## TEXT SEGMENT
:::
Container-loving Linux vendor CoreOS has made its on-premises Docker container registry software available as a standalone product.
Previously, CoreOS Enterprise Registry was only available as part of the company's Premium Managed Linux offering, which it describes as "OS as a service."
As of Thursday, it is now available for use with any Docker-enabled OS – and these days, what Linux distro hasn't gone gaga for Docker? Even Microsoft is getting into the act.
The Enterprise Registry software, which is based on tech that CoreOS acquired when it bought Docker hosting startup Quay.io in August, allows companies to store and manage images of containerized applications that can be instantiated as Docker containers.
CoreOS is fond of describing the Quay.io online service as being like a Github for Docker images. Sticking with that metaphor, CoreOS Enterprise Registry is like Github Enterprise, in that companies can install it in their own data centers, behind their own firewalls.
That makes it well suited for companies that want to deploy containerized Linux environments but don't want to trust outside vendors with the intellectual property that goes into their containers.
The software includes a granular, per-user permissions system, where certain team members can be granted access to modify repositories while others can be given read-only access, for example. It also allows admins to configure "robot accounts" for use with automated processes.
Auditing tools are also available for admins to track repository commits, access changes, and other stats.
:::
## LISTING
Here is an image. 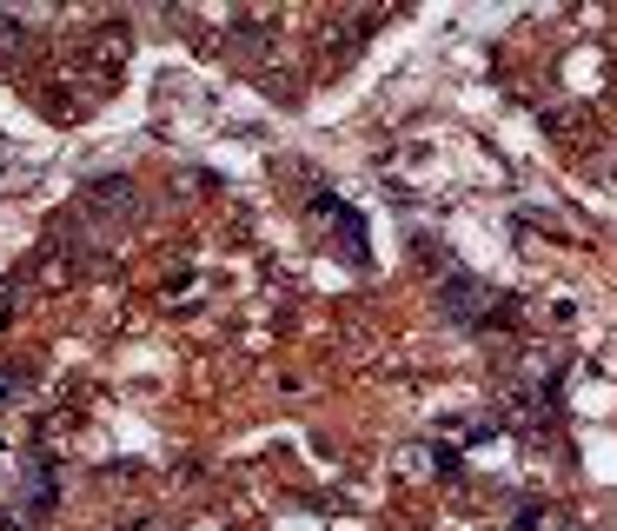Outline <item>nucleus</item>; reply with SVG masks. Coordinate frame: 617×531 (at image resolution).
I'll return each mask as SVG.
<instances>
[{
    "label": "nucleus",
    "mask_w": 617,
    "mask_h": 531,
    "mask_svg": "<svg viewBox=\"0 0 617 531\" xmlns=\"http://www.w3.org/2000/svg\"><path fill=\"white\" fill-rule=\"evenodd\" d=\"M479 306H485V286H479V279H445V286H439V313H452L459 326H465V313H479Z\"/></svg>",
    "instance_id": "obj_1"
}]
</instances>
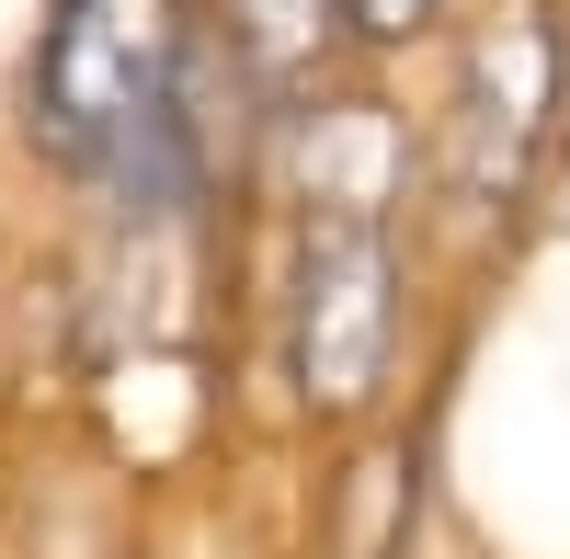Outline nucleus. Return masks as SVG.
I'll return each mask as SVG.
<instances>
[{
	"label": "nucleus",
	"mask_w": 570,
	"mask_h": 559,
	"mask_svg": "<svg viewBox=\"0 0 570 559\" xmlns=\"http://www.w3.org/2000/svg\"><path fill=\"white\" fill-rule=\"evenodd\" d=\"M183 0H58L35 58V137L69 171H115L149 206L183 195L195 126H183Z\"/></svg>",
	"instance_id": "f257e3e1"
},
{
	"label": "nucleus",
	"mask_w": 570,
	"mask_h": 559,
	"mask_svg": "<svg viewBox=\"0 0 570 559\" xmlns=\"http://www.w3.org/2000/svg\"><path fill=\"white\" fill-rule=\"evenodd\" d=\"M400 332V263H389V206H308L297 241V400L308 411H365L389 377Z\"/></svg>",
	"instance_id": "f03ea898"
},
{
	"label": "nucleus",
	"mask_w": 570,
	"mask_h": 559,
	"mask_svg": "<svg viewBox=\"0 0 570 559\" xmlns=\"http://www.w3.org/2000/svg\"><path fill=\"white\" fill-rule=\"evenodd\" d=\"M559 104V46L537 12H513L480 58H468V91H456V195L468 206H491L525 183V149H537V126Z\"/></svg>",
	"instance_id": "7ed1b4c3"
},
{
	"label": "nucleus",
	"mask_w": 570,
	"mask_h": 559,
	"mask_svg": "<svg viewBox=\"0 0 570 559\" xmlns=\"http://www.w3.org/2000/svg\"><path fill=\"white\" fill-rule=\"evenodd\" d=\"M228 23H240V58L263 91H285L308 58H320V35L343 23V0H228Z\"/></svg>",
	"instance_id": "20e7f679"
},
{
	"label": "nucleus",
	"mask_w": 570,
	"mask_h": 559,
	"mask_svg": "<svg viewBox=\"0 0 570 559\" xmlns=\"http://www.w3.org/2000/svg\"><path fill=\"white\" fill-rule=\"evenodd\" d=\"M400 502H411L400 457H365V469H354V526H343V559H389V548H400Z\"/></svg>",
	"instance_id": "39448f33"
},
{
	"label": "nucleus",
	"mask_w": 570,
	"mask_h": 559,
	"mask_svg": "<svg viewBox=\"0 0 570 559\" xmlns=\"http://www.w3.org/2000/svg\"><path fill=\"white\" fill-rule=\"evenodd\" d=\"M434 12H445V0H343V23H354L365 46H400V35H422Z\"/></svg>",
	"instance_id": "423d86ee"
}]
</instances>
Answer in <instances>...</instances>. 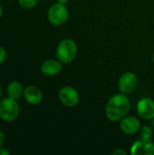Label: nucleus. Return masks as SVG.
Masks as SVG:
<instances>
[{"label": "nucleus", "mask_w": 154, "mask_h": 155, "mask_svg": "<svg viewBox=\"0 0 154 155\" xmlns=\"http://www.w3.org/2000/svg\"><path fill=\"white\" fill-rule=\"evenodd\" d=\"M57 1V3H60V4H66V3H68L70 0H56Z\"/></svg>", "instance_id": "19"}, {"label": "nucleus", "mask_w": 154, "mask_h": 155, "mask_svg": "<svg viewBox=\"0 0 154 155\" xmlns=\"http://www.w3.org/2000/svg\"><path fill=\"white\" fill-rule=\"evenodd\" d=\"M2 14H3V8H2V5L0 4V17L2 16Z\"/></svg>", "instance_id": "20"}, {"label": "nucleus", "mask_w": 154, "mask_h": 155, "mask_svg": "<svg viewBox=\"0 0 154 155\" xmlns=\"http://www.w3.org/2000/svg\"><path fill=\"white\" fill-rule=\"evenodd\" d=\"M138 115L143 120H152L154 118V101L149 97H143L139 100L136 105Z\"/></svg>", "instance_id": "7"}, {"label": "nucleus", "mask_w": 154, "mask_h": 155, "mask_svg": "<svg viewBox=\"0 0 154 155\" xmlns=\"http://www.w3.org/2000/svg\"><path fill=\"white\" fill-rule=\"evenodd\" d=\"M41 1H44V0H41Z\"/></svg>", "instance_id": "24"}, {"label": "nucleus", "mask_w": 154, "mask_h": 155, "mask_svg": "<svg viewBox=\"0 0 154 155\" xmlns=\"http://www.w3.org/2000/svg\"><path fill=\"white\" fill-rule=\"evenodd\" d=\"M6 59V51L4 47L0 46V64L4 63Z\"/></svg>", "instance_id": "15"}, {"label": "nucleus", "mask_w": 154, "mask_h": 155, "mask_svg": "<svg viewBox=\"0 0 154 155\" xmlns=\"http://www.w3.org/2000/svg\"><path fill=\"white\" fill-rule=\"evenodd\" d=\"M0 155H10V152L5 148H0Z\"/></svg>", "instance_id": "18"}, {"label": "nucleus", "mask_w": 154, "mask_h": 155, "mask_svg": "<svg viewBox=\"0 0 154 155\" xmlns=\"http://www.w3.org/2000/svg\"><path fill=\"white\" fill-rule=\"evenodd\" d=\"M18 3L23 8L29 9L37 5V0H18Z\"/></svg>", "instance_id": "14"}, {"label": "nucleus", "mask_w": 154, "mask_h": 155, "mask_svg": "<svg viewBox=\"0 0 154 155\" xmlns=\"http://www.w3.org/2000/svg\"><path fill=\"white\" fill-rule=\"evenodd\" d=\"M24 97L28 104H38L43 100V93L38 87L30 85L24 90Z\"/></svg>", "instance_id": "11"}, {"label": "nucleus", "mask_w": 154, "mask_h": 155, "mask_svg": "<svg viewBox=\"0 0 154 155\" xmlns=\"http://www.w3.org/2000/svg\"><path fill=\"white\" fill-rule=\"evenodd\" d=\"M58 97L60 102L67 107L75 106L80 100L79 93L72 86H64L59 90Z\"/></svg>", "instance_id": "6"}, {"label": "nucleus", "mask_w": 154, "mask_h": 155, "mask_svg": "<svg viewBox=\"0 0 154 155\" xmlns=\"http://www.w3.org/2000/svg\"><path fill=\"white\" fill-rule=\"evenodd\" d=\"M78 52L76 43L70 38L59 42L56 48V57L63 64H69L74 60Z\"/></svg>", "instance_id": "2"}, {"label": "nucleus", "mask_w": 154, "mask_h": 155, "mask_svg": "<svg viewBox=\"0 0 154 155\" xmlns=\"http://www.w3.org/2000/svg\"><path fill=\"white\" fill-rule=\"evenodd\" d=\"M4 142H5V134H4L3 131L0 129V148L2 147Z\"/></svg>", "instance_id": "17"}, {"label": "nucleus", "mask_w": 154, "mask_h": 155, "mask_svg": "<svg viewBox=\"0 0 154 155\" xmlns=\"http://www.w3.org/2000/svg\"><path fill=\"white\" fill-rule=\"evenodd\" d=\"M152 62H153V64H154V53H153V55H152Z\"/></svg>", "instance_id": "23"}, {"label": "nucleus", "mask_w": 154, "mask_h": 155, "mask_svg": "<svg viewBox=\"0 0 154 155\" xmlns=\"http://www.w3.org/2000/svg\"><path fill=\"white\" fill-rule=\"evenodd\" d=\"M68 17L69 11L64 4H54L50 6L47 12L48 21L54 26H61L64 25L67 22Z\"/></svg>", "instance_id": "3"}, {"label": "nucleus", "mask_w": 154, "mask_h": 155, "mask_svg": "<svg viewBox=\"0 0 154 155\" xmlns=\"http://www.w3.org/2000/svg\"><path fill=\"white\" fill-rule=\"evenodd\" d=\"M62 64L59 60L49 59L43 63L41 71L45 76H55L62 71Z\"/></svg>", "instance_id": "10"}, {"label": "nucleus", "mask_w": 154, "mask_h": 155, "mask_svg": "<svg viewBox=\"0 0 154 155\" xmlns=\"http://www.w3.org/2000/svg\"><path fill=\"white\" fill-rule=\"evenodd\" d=\"M131 102L126 94L121 93L113 95L106 104L105 114L112 122H119L130 112Z\"/></svg>", "instance_id": "1"}, {"label": "nucleus", "mask_w": 154, "mask_h": 155, "mask_svg": "<svg viewBox=\"0 0 154 155\" xmlns=\"http://www.w3.org/2000/svg\"><path fill=\"white\" fill-rule=\"evenodd\" d=\"M152 128H154V118L152 120Z\"/></svg>", "instance_id": "21"}, {"label": "nucleus", "mask_w": 154, "mask_h": 155, "mask_svg": "<svg viewBox=\"0 0 154 155\" xmlns=\"http://www.w3.org/2000/svg\"><path fill=\"white\" fill-rule=\"evenodd\" d=\"M140 135L142 139H145V140H150L152 139V128L151 126H143L140 129Z\"/></svg>", "instance_id": "13"}, {"label": "nucleus", "mask_w": 154, "mask_h": 155, "mask_svg": "<svg viewBox=\"0 0 154 155\" xmlns=\"http://www.w3.org/2000/svg\"><path fill=\"white\" fill-rule=\"evenodd\" d=\"M20 108L15 101L11 97L4 98L0 102V118L5 122H13L19 115Z\"/></svg>", "instance_id": "4"}, {"label": "nucleus", "mask_w": 154, "mask_h": 155, "mask_svg": "<svg viewBox=\"0 0 154 155\" xmlns=\"http://www.w3.org/2000/svg\"><path fill=\"white\" fill-rule=\"evenodd\" d=\"M132 155H154V143L150 140L140 139L134 142L130 151Z\"/></svg>", "instance_id": "9"}, {"label": "nucleus", "mask_w": 154, "mask_h": 155, "mask_svg": "<svg viewBox=\"0 0 154 155\" xmlns=\"http://www.w3.org/2000/svg\"><path fill=\"white\" fill-rule=\"evenodd\" d=\"M139 80L137 75L132 72H126L123 74L118 81V88L121 93L128 94L133 93L138 86Z\"/></svg>", "instance_id": "5"}, {"label": "nucleus", "mask_w": 154, "mask_h": 155, "mask_svg": "<svg viewBox=\"0 0 154 155\" xmlns=\"http://www.w3.org/2000/svg\"><path fill=\"white\" fill-rule=\"evenodd\" d=\"M1 95H2V87L0 85V98H1Z\"/></svg>", "instance_id": "22"}, {"label": "nucleus", "mask_w": 154, "mask_h": 155, "mask_svg": "<svg viewBox=\"0 0 154 155\" xmlns=\"http://www.w3.org/2000/svg\"><path fill=\"white\" fill-rule=\"evenodd\" d=\"M113 155H127V153L123 149L119 148V149H116L113 152Z\"/></svg>", "instance_id": "16"}, {"label": "nucleus", "mask_w": 154, "mask_h": 155, "mask_svg": "<svg viewBox=\"0 0 154 155\" xmlns=\"http://www.w3.org/2000/svg\"><path fill=\"white\" fill-rule=\"evenodd\" d=\"M120 129L126 135H133L140 131L141 122L136 116L126 115L120 121Z\"/></svg>", "instance_id": "8"}, {"label": "nucleus", "mask_w": 154, "mask_h": 155, "mask_svg": "<svg viewBox=\"0 0 154 155\" xmlns=\"http://www.w3.org/2000/svg\"><path fill=\"white\" fill-rule=\"evenodd\" d=\"M6 92H7V94L9 97L16 100V99L20 98L22 94H24V88H23V85L21 83H19L17 81H14L8 84Z\"/></svg>", "instance_id": "12"}]
</instances>
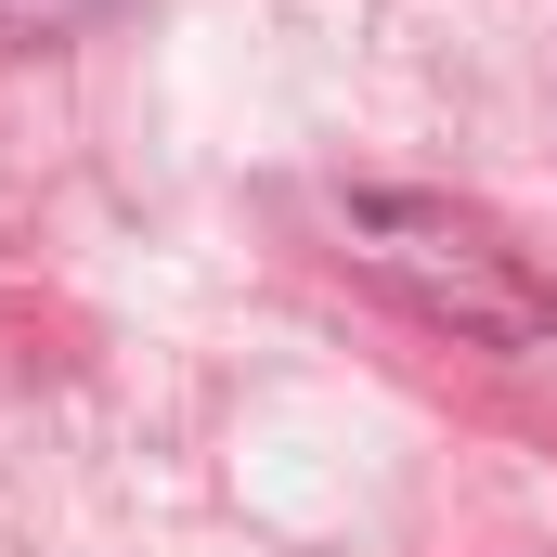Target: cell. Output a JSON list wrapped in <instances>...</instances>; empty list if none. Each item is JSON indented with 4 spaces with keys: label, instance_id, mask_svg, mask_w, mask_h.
<instances>
[{
    "label": "cell",
    "instance_id": "6da1fadb",
    "mask_svg": "<svg viewBox=\"0 0 557 557\" xmlns=\"http://www.w3.org/2000/svg\"><path fill=\"white\" fill-rule=\"evenodd\" d=\"M337 247L376 298H403L428 337L480 363H557V298L545 273L454 195H337Z\"/></svg>",
    "mask_w": 557,
    "mask_h": 557
}]
</instances>
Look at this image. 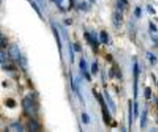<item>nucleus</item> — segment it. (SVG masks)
<instances>
[{
    "mask_svg": "<svg viewBox=\"0 0 158 132\" xmlns=\"http://www.w3.org/2000/svg\"><path fill=\"white\" fill-rule=\"evenodd\" d=\"M22 106L27 115L30 116H36V107L34 105V101L31 98L26 97L24 98V100L22 101Z\"/></svg>",
    "mask_w": 158,
    "mask_h": 132,
    "instance_id": "obj_1",
    "label": "nucleus"
},
{
    "mask_svg": "<svg viewBox=\"0 0 158 132\" xmlns=\"http://www.w3.org/2000/svg\"><path fill=\"white\" fill-rule=\"evenodd\" d=\"M9 55L11 57V59L14 60V61H19L21 58L20 52V50H19V48L16 45H11L9 47Z\"/></svg>",
    "mask_w": 158,
    "mask_h": 132,
    "instance_id": "obj_2",
    "label": "nucleus"
},
{
    "mask_svg": "<svg viewBox=\"0 0 158 132\" xmlns=\"http://www.w3.org/2000/svg\"><path fill=\"white\" fill-rule=\"evenodd\" d=\"M133 77H134V83H133L134 99H136L137 94H138V77H139V66L137 63L134 64V67H133Z\"/></svg>",
    "mask_w": 158,
    "mask_h": 132,
    "instance_id": "obj_3",
    "label": "nucleus"
},
{
    "mask_svg": "<svg viewBox=\"0 0 158 132\" xmlns=\"http://www.w3.org/2000/svg\"><path fill=\"white\" fill-rule=\"evenodd\" d=\"M122 13H123V11L117 9V10L113 14L112 21H113V24L116 28H119L122 24Z\"/></svg>",
    "mask_w": 158,
    "mask_h": 132,
    "instance_id": "obj_4",
    "label": "nucleus"
},
{
    "mask_svg": "<svg viewBox=\"0 0 158 132\" xmlns=\"http://www.w3.org/2000/svg\"><path fill=\"white\" fill-rule=\"evenodd\" d=\"M52 29H53V31H54V35L56 37V44L58 45V49H59V52L61 53V41H60V36H59V32L58 30H56V28L52 25Z\"/></svg>",
    "mask_w": 158,
    "mask_h": 132,
    "instance_id": "obj_5",
    "label": "nucleus"
},
{
    "mask_svg": "<svg viewBox=\"0 0 158 132\" xmlns=\"http://www.w3.org/2000/svg\"><path fill=\"white\" fill-rule=\"evenodd\" d=\"M146 122H147V109H144L142 113L141 120H140V126H141L142 128H143L145 127Z\"/></svg>",
    "mask_w": 158,
    "mask_h": 132,
    "instance_id": "obj_6",
    "label": "nucleus"
},
{
    "mask_svg": "<svg viewBox=\"0 0 158 132\" xmlns=\"http://www.w3.org/2000/svg\"><path fill=\"white\" fill-rule=\"evenodd\" d=\"M105 95H106V100H107V102H108V104H109V105H110L111 109L113 110V112H116V105H115L114 102L112 101L111 97L109 96V94H108V92H107L106 91H105Z\"/></svg>",
    "mask_w": 158,
    "mask_h": 132,
    "instance_id": "obj_7",
    "label": "nucleus"
},
{
    "mask_svg": "<svg viewBox=\"0 0 158 132\" xmlns=\"http://www.w3.org/2000/svg\"><path fill=\"white\" fill-rule=\"evenodd\" d=\"M146 57L148 58V60L151 62L152 65H155L157 63V58H156V56L153 54H152L150 52H147L146 53Z\"/></svg>",
    "mask_w": 158,
    "mask_h": 132,
    "instance_id": "obj_8",
    "label": "nucleus"
},
{
    "mask_svg": "<svg viewBox=\"0 0 158 132\" xmlns=\"http://www.w3.org/2000/svg\"><path fill=\"white\" fill-rule=\"evenodd\" d=\"M126 5H127V0H118L117 3V9L123 11Z\"/></svg>",
    "mask_w": 158,
    "mask_h": 132,
    "instance_id": "obj_9",
    "label": "nucleus"
},
{
    "mask_svg": "<svg viewBox=\"0 0 158 132\" xmlns=\"http://www.w3.org/2000/svg\"><path fill=\"white\" fill-rule=\"evenodd\" d=\"M30 4L31 5V7H33L34 9V10H35V12L38 14V16L40 17V19H43V16H42V13H41V11H40V9H39V7L37 6V4L34 2V1H33V0H31L30 1Z\"/></svg>",
    "mask_w": 158,
    "mask_h": 132,
    "instance_id": "obj_10",
    "label": "nucleus"
},
{
    "mask_svg": "<svg viewBox=\"0 0 158 132\" xmlns=\"http://www.w3.org/2000/svg\"><path fill=\"white\" fill-rule=\"evenodd\" d=\"M131 124H132V105H131V101L129 102V127H131Z\"/></svg>",
    "mask_w": 158,
    "mask_h": 132,
    "instance_id": "obj_11",
    "label": "nucleus"
},
{
    "mask_svg": "<svg viewBox=\"0 0 158 132\" xmlns=\"http://www.w3.org/2000/svg\"><path fill=\"white\" fill-rule=\"evenodd\" d=\"M28 126H29V129L31 131H36V130H38V125L34 120H31L29 122Z\"/></svg>",
    "mask_w": 158,
    "mask_h": 132,
    "instance_id": "obj_12",
    "label": "nucleus"
},
{
    "mask_svg": "<svg viewBox=\"0 0 158 132\" xmlns=\"http://www.w3.org/2000/svg\"><path fill=\"white\" fill-rule=\"evenodd\" d=\"M100 40L104 44H107V42H108V35H107V34H106L105 30L101 31V34H100Z\"/></svg>",
    "mask_w": 158,
    "mask_h": 132,
    "instance_id": "obj_13",
    "label": "nucleus"
},
{
    "mask_svg": "<svg viewBox=\"0 0 158 132\" xmlns=\"http://www.w3.org/2000/svg\"><path fill=\"white\" fill-rule=\"evenodd\" d=\"M151 36L153 40V42L158 45V34L154 30H151Z\"/></svg>",
    "mask_w": 158,
    "mask_h": 132,
    "instance_id": "obj_14",
    "label": "nucleus"
},
{
    "mask_svg": "<svg viewBox=\"0 0 158 132\" xmlns=\"http://www.w3.org/2000/svg\"><path fill=\"white\" fill-rule=\"evenodd\" d=\"M80 69L83 72L86 71V62H85V60L83 58H81V61H80Z\"/></svg>",
    "mask_w": 158,
    "mask_h": 132,
    "instance_id": "obj_15",
    "label": "nucleus"
},
{
    "mask_svg": "<svg viewBox=\"0 0 158 132\" xmlns=\"http://www.w3.org/2000/svg\"><path fill=\"white\" fill-rule=\"evenodd\" d=\"M7 106L12 108V107L16 106V102L13 100V99L9 98V99H8V100H7Z\"/></svg>",
    "mask_w": 158,
    "mask_h": 132,
    "instance_id": "obj_16",
    "label": "nucleus"
},
{
    "mask_svg": "<svg viewBox=\"0 0 158 132\" xmlns=\"http://www.w3.org/2000/svg\"><path fill=\"white\" fill-rule=\"evenodd\" d=\"M81 119H82V122L84 124H88L90 122V117H89V116L86 113H82L81 114Z\"/></svg>",
    "mask_w": 158,
    "mask_h": 132,
    "instance_id": "obj_17",
    "label": "nucleus"
},
{
    "mask_svg": "<svg viewBox=\"0 0 158 132\" xmlns=\"http://www.w3.org/2000/svg\"><path fill=\"white\" fill-rule=\"evenodd\" d=\"M6 61H7V55L3 51H1L0 52V63L4 64Z\"/></svg>",
    "mask_w": 158,
    "mask_h": 132,
    "instance_id": "obj_18",
    "label": "nucleus"
},
{
    "mask_svg": "<svg viewBox=\"0 0 158 132\" xmlns=\"http://www.w3.org/2000/svg\"><path fill=\"white\" fill-rule=\"evenodd\" d=\"M151 95H152V90H151L150 87H147L144 91V96H145L146 99H150Z\"/></svg>",
    "mask_w": 158,
    "mask_h": 132,
    "instance_id": "obj_19",
    "label": "nucleus"
},
{
    "mask_svg": "<svg viewBox=\"0 0 158 132\" xmlns=\"http://www.w3.org/2000/svg\"><path fill=\"white\" fill-rule=\"evenodd\" d=\"M98 71V65L96 62H93L92 65V74H96V72Z\"/></svg>",
    "mask_w": 158,
    "mask_h": 132,
    "instance_id": "obj_20",
    "label": "nucleus"
},
{
    "mask_svg": "<svg viewBox=\"0 0 158 132\" xmlns=\"http://www.w3.org/2000/svg\"><path fill=\"white\" fill-rule=\"evenodd\" d=\"M11 127H13L14 129H16L17 131H23V130H24L23 127H22L19 123H13V124L11 125Z\"/></svg>",
    "mask_w": 158,
    "mask_h": 132,
    "instance_id": "obj_21",
    "label": "nucleus"
},
{
    "mask_svg": "<svg viewBox=\"0 0 158 132\" xmlns=\"http://www.w3.org/2000/svg\"><path fill=\"white\" fill-rule=\"evenodd\" d=\"M134 15L137 17V18H140L141 17V15H142V9H141V8H136L135 9V10H134Z\"/></svg>",
    "mask_w": 158,
    "mask_h": 132,
    "instance_id": "obj_22",
    "label": "nucleus"
},
{
    "mask_svg": "<svg viewBox=\"0 0 158 132\" xmlns=\"http://www.w3.org/2000/svg\"><path fill=\"white\" fill-rule=\"evenodd\" d=\"M70 62L73 64L74 63V52L72 46H70Z\"/></svg>",
    "mask_w": 158,
    "mask_h": 132,
    "instance_id": "obj_23",
    "label": "nucleus"
},
{
    "mask_svg": "<svg viewBox=\"0 0 158 132\" xmlns=\"http://www.w3.org/2000/svg\"><path fill=\"white\" fill-rule=\"evenodd\" d=\"M134 117L135 118L138 117V104L137 103L134 104Z\"/></svg>",
    "mask_w": 158,
    "mask_h": 132,
    "instance_id": "obj_24",
    "label": "nucleus"
},
{
    "mask_svg": "<svg viewBox=\"0 0 158 132\" xmlns=\"http://www.w3.org/2000/svg\"><path fill=\"white\" fill-rule=\"evenodd\" d=\"M150 27H151V30H154V31H157V28L152 23V22H150Z\"/></svg>",
    "mask_w": 158,
    "mask_h": 132,
    "instance_id": "obj_25",
    "label": "nucleus"
},
{
    "mask_svg": "<svg viewBox=\"0 0 158 132\" xmlns=\"http://www.w3.org/2000/svg\"><path fill=\"white\" fill-rule=\"evenodd\" d=\"M73 48H74L75 51H81V48L79 47L78 45H73Z\"/></svg>",
    "mask_w": 158,
    "mask_h": 132,
    "instance_id": "obj_26",
    "label": "nucleus"
},
{
    "mask_svg": "<svg viewBox=\"0 0 158 132\" xmlns=\"http://www.w3.org/2000/svg\"><path fill=\"white\" fill-rule=\"evenodd\" d=\"M147 9H148V10H149L151 13H154V10H152L153 9H152V7H151V6H148V7H147Z\"/></svg>",
    "mask_w": 158,
    "mask_h": 132,
    "instance_id": "obj_27",
    "label": "nucleus"
},
{
    "mask_svg": "<svg viewBox=\"0 0 158 132\" xmlns=\"http://www.w3.org/2000/svg\"><path fill=\"white\" fill-rule=\"evenodd\" d=\"M54 1H56L57 4H61L62 3V1H63V0H54Z\"/></svg>",
    "mask_w": 158,
    "mask_h": 132,
    "instance_id": "obj_28",
    "label": "nucleus"
}]
</instances>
:::
## REQUIRED TASK A
In the CoreOS article, give the passage starting at "Container-loving Linux vendor" and ending at "into the act." again, swapping "Premium Managed Linux" for "Managed Linux".
## REQUIRED TASK B
Please condense the paragraph of the CoreOS article that begins "The software includes a granular" into a short bulleted list that keeps its main facts.

## FINISHED ANSWER A
Container-loving Linux vendor CoreOS has made its on-premises Docker container registry software available as a standalone product.
Previously, CoreOS Enterprise Registry was only available as part of the company's Managed Linux offering, which it describes as "OS as a service."
As of Thursday, it is now available for use with any Docker-enabled OS – and these days, what Linux distro hasn't gone gaga for Docker? Even Microsoft is getting into the act.

## FINISHED ANSWER B
- A granular, per-user permissions system
- Some team members can be allowed to modify repositories, while others get read-only access
- Admins can configure "robot accounts" for automated processes